Active Label Cleaning for Reliable Detection of Electron Dense Deposits in Transmission Electron Microscopy Images
Jieyun Tan, Shuo Liu, Guibin Zhang, Ziqi Li, Jian Geng, Lei Zhang, Lei Cao
TL;DR
This study tackles the challenge of reliable electron-dense deposit detection in TEM images under scarce, noisy crowdsourced labels. It introduces a two-step active label cleaning framework powered by a Label Selection Module that (i) selects the most informative samples for expert re-annotation and (ii) grades instance-level noise to guide automatic correction and expert review.
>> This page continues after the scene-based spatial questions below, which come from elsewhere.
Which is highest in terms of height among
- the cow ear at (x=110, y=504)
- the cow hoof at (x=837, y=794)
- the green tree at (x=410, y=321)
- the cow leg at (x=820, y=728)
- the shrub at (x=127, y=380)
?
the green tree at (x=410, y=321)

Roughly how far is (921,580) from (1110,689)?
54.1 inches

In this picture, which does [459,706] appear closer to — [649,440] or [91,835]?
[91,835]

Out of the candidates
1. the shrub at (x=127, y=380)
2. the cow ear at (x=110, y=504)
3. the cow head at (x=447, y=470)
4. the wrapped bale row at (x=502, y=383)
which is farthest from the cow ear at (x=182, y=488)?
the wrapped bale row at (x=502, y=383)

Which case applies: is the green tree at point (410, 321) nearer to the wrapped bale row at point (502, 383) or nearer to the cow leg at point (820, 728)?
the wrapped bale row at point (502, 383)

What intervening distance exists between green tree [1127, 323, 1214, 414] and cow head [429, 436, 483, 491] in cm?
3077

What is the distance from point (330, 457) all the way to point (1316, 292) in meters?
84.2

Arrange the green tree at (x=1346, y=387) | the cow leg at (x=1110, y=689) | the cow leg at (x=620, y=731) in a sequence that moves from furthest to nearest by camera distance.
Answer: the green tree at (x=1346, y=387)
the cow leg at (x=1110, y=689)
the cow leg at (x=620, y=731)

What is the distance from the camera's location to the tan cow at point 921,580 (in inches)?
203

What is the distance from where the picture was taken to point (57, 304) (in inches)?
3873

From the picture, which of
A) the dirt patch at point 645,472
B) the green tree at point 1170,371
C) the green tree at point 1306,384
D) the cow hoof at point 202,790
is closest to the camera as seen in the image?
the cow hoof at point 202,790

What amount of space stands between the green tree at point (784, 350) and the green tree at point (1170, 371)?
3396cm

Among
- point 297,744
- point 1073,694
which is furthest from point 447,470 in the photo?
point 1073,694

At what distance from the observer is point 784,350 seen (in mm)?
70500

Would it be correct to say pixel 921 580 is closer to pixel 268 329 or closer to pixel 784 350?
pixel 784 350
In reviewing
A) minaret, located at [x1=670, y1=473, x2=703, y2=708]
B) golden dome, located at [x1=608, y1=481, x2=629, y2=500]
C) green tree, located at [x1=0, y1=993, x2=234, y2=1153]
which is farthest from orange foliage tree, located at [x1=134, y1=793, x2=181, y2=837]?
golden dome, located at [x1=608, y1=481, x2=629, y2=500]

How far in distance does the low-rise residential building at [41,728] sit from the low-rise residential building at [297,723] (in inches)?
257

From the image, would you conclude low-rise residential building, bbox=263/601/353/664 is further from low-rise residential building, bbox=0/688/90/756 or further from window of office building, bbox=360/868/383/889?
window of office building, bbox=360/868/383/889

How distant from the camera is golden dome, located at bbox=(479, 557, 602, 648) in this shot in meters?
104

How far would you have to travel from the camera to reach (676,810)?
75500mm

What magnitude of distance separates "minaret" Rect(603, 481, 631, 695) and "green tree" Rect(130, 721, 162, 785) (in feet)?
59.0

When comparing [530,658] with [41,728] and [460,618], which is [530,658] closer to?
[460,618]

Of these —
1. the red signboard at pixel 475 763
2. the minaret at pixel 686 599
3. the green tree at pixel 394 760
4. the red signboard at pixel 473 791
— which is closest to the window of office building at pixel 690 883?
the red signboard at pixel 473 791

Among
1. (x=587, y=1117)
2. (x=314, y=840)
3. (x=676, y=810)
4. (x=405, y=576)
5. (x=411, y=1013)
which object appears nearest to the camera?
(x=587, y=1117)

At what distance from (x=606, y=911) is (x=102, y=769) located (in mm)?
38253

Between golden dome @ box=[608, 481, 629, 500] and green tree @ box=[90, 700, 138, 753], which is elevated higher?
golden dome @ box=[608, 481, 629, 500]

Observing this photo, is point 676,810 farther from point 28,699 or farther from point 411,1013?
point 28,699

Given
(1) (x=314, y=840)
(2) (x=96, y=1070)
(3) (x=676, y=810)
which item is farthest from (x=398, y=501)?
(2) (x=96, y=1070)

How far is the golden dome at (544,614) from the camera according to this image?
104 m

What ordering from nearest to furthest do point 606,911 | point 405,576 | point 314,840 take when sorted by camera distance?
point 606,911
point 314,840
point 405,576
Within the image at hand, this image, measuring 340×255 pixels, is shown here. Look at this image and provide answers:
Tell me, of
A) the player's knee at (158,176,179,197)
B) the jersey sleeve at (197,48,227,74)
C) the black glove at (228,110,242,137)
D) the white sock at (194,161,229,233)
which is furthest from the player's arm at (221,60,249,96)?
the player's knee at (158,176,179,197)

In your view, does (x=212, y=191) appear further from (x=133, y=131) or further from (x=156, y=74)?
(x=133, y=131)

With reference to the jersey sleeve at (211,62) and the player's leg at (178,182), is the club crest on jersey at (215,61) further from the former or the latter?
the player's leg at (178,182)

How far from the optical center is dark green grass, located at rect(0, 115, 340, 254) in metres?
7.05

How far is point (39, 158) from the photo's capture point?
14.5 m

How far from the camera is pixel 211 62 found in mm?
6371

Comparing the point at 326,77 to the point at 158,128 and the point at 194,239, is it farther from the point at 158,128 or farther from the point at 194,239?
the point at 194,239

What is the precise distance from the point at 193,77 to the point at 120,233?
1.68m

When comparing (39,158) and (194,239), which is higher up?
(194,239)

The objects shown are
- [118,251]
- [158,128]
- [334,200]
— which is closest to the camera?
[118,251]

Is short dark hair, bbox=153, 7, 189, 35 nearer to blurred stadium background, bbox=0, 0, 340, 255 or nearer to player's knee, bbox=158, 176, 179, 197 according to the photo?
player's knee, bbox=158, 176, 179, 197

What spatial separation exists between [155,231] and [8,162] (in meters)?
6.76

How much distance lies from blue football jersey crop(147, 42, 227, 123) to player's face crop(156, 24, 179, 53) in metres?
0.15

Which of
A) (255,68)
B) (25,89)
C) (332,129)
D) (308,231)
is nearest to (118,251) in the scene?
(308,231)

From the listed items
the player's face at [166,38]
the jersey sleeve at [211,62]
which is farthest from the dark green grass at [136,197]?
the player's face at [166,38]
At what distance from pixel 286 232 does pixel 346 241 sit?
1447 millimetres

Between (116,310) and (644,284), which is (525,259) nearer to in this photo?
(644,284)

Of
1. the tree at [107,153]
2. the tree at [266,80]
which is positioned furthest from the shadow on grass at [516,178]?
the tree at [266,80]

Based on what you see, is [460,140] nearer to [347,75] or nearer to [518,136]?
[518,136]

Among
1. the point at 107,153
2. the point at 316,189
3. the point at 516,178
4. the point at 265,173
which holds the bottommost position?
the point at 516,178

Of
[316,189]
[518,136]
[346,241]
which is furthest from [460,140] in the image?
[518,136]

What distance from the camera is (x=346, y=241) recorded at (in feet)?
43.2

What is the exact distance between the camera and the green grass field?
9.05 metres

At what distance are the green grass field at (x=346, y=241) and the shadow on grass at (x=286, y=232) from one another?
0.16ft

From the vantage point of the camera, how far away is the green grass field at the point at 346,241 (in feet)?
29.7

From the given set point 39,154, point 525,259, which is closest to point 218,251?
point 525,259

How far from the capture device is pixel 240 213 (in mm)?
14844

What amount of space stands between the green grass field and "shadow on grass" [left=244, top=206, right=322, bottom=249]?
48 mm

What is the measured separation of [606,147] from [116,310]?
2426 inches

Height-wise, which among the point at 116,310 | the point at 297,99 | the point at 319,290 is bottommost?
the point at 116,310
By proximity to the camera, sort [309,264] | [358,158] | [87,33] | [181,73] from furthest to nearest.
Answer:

The approach combines dual models (a cleaning model and a consensus model) with an active learning loop and a Bib Noise Correction Module, achieving $AP_{50}=67.18\%$ on private data (an $18.83\%$ improvement over noisy training and $95.79\%$ of Clean Training) and $AP_{50}=88.63\%$ on a public dataset, with substantial annotation-cost reductions. These results demonstrate that targeted, cost-efficient label cleaning can enable robust medical AI in contexts with limited expert resources, and the method generalizes well across datasets.
Abstract
Automated detection of electron dense deposits (EDD) in glomerular disease is hindered by the scarcity of high-quality labeled data. While crowdsourcing reduces annotation cost, it introduces label noise. We propose an active label cleaning method to efficiently denoise crowdsourced datasets. Our approach uses active learning to select the most valuable noisy samples for expert re-annotation, building high-accuracy cleaning models. A Label Selection Module leverages discrepancies between crowdsourced labels and model predictions for both sample selection and instance-level noise grading. Experiments show our method achieves 67.18% AP\textsubscript{50} on a private dataset, an 18.83% improvement over training on noisy labels. This performance reaches 95.79% of that with full expert annotation while reducing annotation cost by 73.30%. The method provides a practical, cost-effective solution for developing reliable medical AI with limited expert resources.